My Lords, I, too, wish to speak relatively briefly to this important amendment. In the course of my neurological training and in my career, I spent some time assessing children with cerebral palsy who attended the excellent Percy Hedley centre in Newcastle upon Tyne and received outstanding treatment. However, when I saw the varying degrees of disability produced by this group of conditions-a group of immense variability-and saw the effect that the condition of these children had on their families, sometimes leading to family breakdown, as the noble Baroness, Lady Browning, said, I became increasingly concerned about the evidence of the disability and the resultant poverty which developed in many of these families.

Some of my personal research was dealing with a progressive disease-Duchenne muscular dystrophy-where young boys born apparently normal would begin at about the age of three to have difficulty in walking.

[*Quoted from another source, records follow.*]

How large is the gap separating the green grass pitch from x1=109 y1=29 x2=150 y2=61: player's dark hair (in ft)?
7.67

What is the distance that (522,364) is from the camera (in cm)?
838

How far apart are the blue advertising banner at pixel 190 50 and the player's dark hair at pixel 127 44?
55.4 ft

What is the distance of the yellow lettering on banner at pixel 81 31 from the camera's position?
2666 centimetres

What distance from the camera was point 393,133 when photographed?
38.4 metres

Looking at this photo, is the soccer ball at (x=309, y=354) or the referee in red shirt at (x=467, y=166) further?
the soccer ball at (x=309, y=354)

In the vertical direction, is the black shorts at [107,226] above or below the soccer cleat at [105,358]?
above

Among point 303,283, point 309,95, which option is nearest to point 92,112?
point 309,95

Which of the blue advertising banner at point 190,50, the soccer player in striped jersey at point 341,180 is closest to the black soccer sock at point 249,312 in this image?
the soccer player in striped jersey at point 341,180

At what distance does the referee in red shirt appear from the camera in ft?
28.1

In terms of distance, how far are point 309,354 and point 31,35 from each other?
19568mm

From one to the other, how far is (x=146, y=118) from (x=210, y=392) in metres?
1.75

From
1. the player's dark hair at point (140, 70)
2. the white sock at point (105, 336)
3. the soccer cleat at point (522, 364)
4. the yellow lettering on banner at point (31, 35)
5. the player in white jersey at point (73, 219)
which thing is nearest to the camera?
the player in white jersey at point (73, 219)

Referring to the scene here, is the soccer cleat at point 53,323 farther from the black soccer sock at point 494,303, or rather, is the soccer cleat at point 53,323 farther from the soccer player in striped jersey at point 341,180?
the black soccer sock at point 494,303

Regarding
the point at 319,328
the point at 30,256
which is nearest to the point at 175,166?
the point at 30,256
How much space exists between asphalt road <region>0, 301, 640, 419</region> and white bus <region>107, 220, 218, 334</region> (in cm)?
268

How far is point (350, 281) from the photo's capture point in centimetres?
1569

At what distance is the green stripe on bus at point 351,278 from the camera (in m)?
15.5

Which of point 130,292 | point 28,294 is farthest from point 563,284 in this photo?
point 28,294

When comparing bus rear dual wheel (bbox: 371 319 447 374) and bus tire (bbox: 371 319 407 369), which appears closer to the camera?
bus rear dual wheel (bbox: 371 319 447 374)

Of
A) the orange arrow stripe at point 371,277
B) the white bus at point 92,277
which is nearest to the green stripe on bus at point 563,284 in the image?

They then began to have problems with falling frequently and getting up from the floor, and progressively became increasingly disabled so that many of them were taken to a wheelchair by the time that they were aged 10. I saw the effect that this had when not just one but two boys might be affected in an individual family, and the problems faced by those parents were immense. I shall never forget one mother saying to me, "I see my son die a little every day".

I am not talking just about static conditions such as cerebral palsy-although even in cerebral palsy as the child becomes older, the disability may remain neurologically non-progressive-but about the problems that begin to emerge over schooling and a whole series of other issues, which become increasingly important and increasingly matters for concern. I could go on about my personal experience in the field of neurology and paediatric neurology but I would simply say that this is a very worthwhile amendment, and one which deserves your Lordships' support.